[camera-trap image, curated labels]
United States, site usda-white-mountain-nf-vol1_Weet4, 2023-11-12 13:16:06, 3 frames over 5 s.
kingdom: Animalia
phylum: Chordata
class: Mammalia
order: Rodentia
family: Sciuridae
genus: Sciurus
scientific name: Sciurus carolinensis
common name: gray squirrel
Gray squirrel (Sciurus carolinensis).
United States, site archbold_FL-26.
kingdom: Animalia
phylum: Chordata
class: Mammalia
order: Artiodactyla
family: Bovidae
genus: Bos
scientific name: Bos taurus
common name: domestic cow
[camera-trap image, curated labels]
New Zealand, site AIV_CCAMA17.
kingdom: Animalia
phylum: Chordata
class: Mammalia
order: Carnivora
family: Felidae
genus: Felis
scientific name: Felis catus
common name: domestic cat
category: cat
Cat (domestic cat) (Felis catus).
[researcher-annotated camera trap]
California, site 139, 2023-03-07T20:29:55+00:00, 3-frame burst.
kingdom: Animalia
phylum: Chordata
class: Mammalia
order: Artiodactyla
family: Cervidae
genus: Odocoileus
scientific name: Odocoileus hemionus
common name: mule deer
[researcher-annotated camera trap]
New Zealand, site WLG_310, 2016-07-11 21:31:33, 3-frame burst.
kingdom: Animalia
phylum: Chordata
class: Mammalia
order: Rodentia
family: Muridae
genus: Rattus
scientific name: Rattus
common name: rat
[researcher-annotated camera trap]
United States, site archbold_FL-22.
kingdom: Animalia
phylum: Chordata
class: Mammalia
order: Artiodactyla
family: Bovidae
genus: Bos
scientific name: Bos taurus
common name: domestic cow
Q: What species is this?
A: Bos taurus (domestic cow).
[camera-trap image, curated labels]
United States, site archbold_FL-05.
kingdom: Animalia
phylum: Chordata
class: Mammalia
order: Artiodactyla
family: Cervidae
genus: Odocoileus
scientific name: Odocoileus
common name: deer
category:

════════

● Aim of the exercise:
One number answers this exercise: the count of lines above in which the word "States" appears.

● Exercise response:
4